*ASSIGNMENT*
The copy must run from the line containing "See description on" through the final line of the records, both included, exactly as written. It should contain no pictures.

⁂

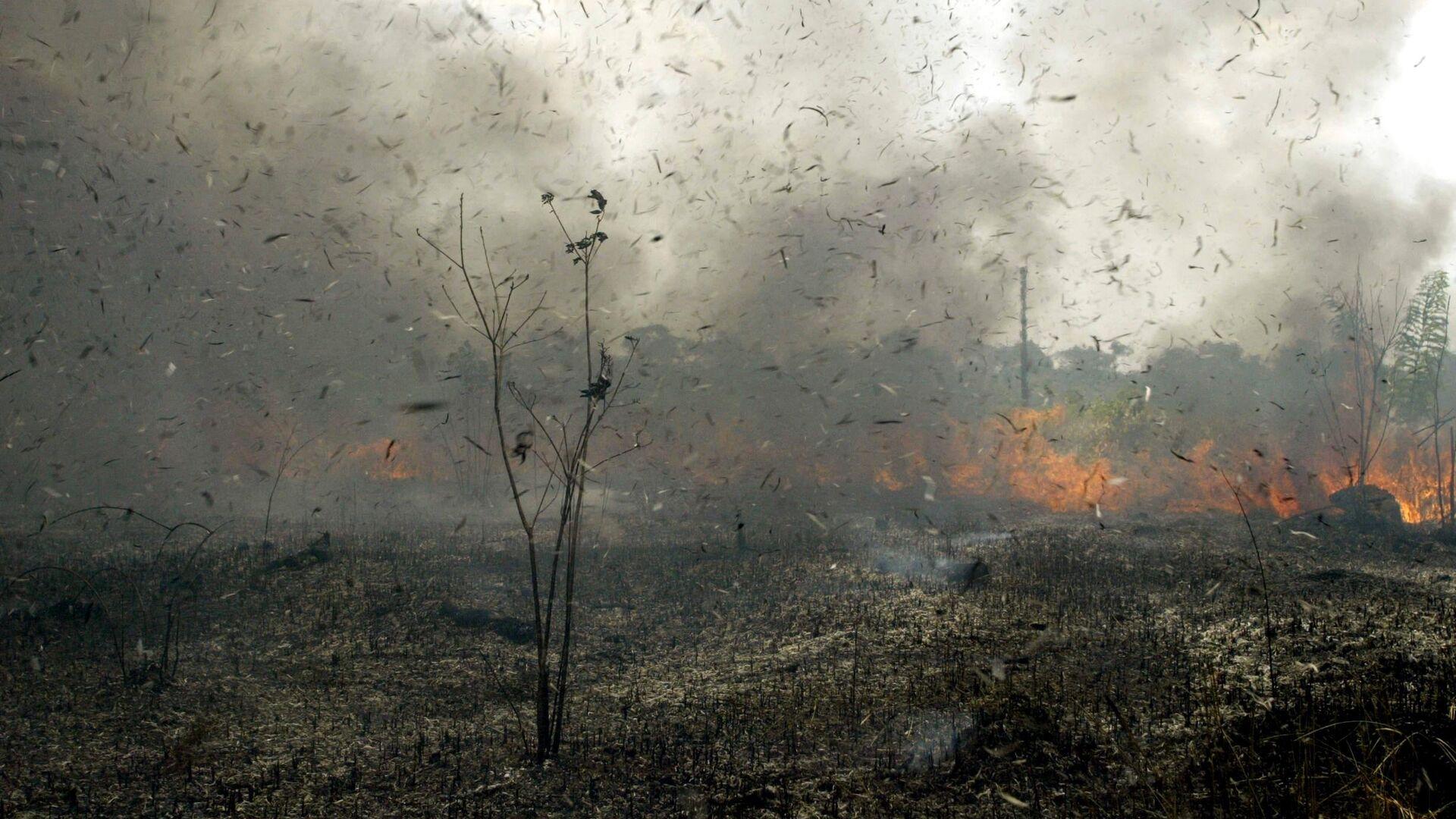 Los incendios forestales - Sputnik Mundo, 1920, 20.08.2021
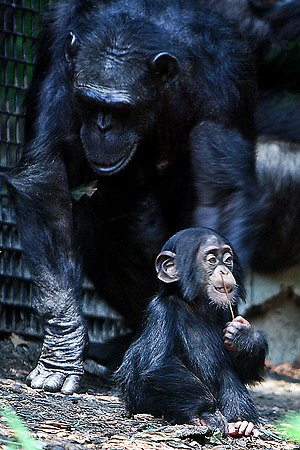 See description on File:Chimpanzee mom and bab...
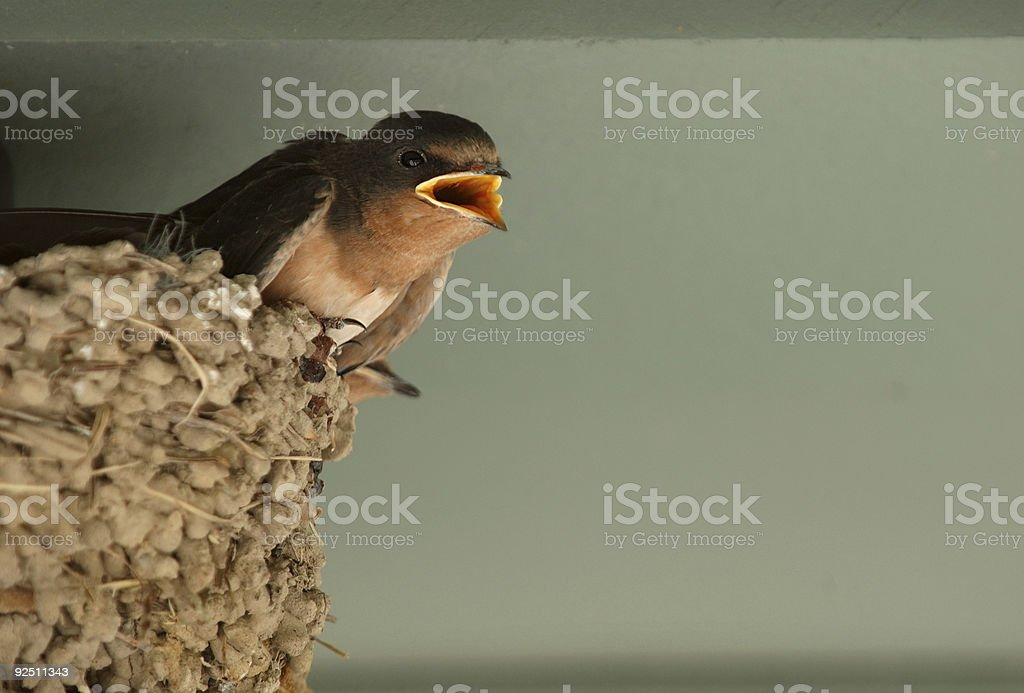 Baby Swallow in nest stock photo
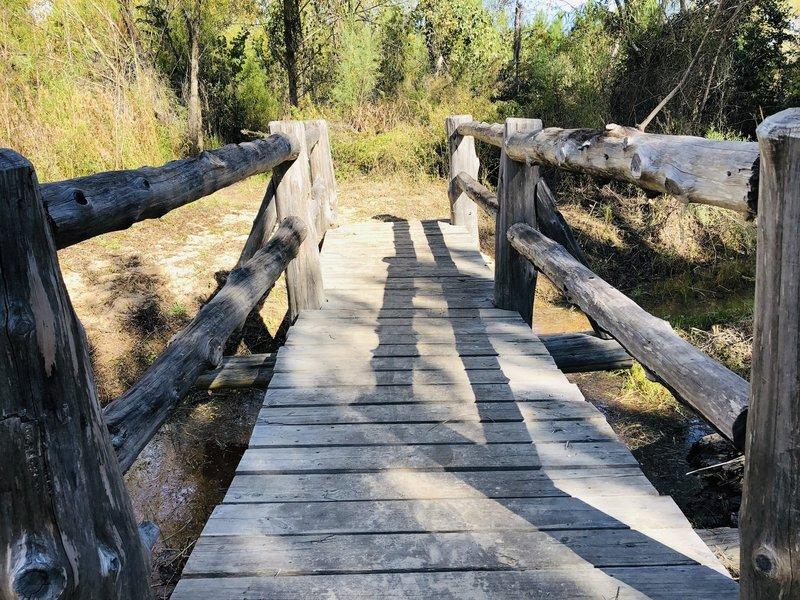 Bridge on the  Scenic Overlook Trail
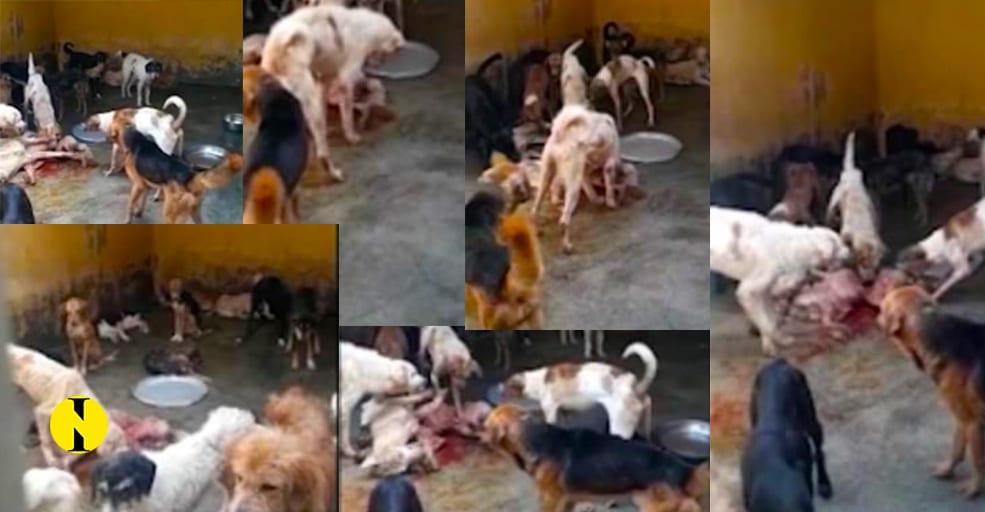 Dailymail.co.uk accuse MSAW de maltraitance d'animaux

⁂

*OUTPUT*
 See description on File:Chimpanzee mom and bab...
 Baby Swallow in nest stock photo
 Bridge on the  Scenic Overlook Trail
 Dailymail.co.uk accuse MSAW de maltraitance d'animaux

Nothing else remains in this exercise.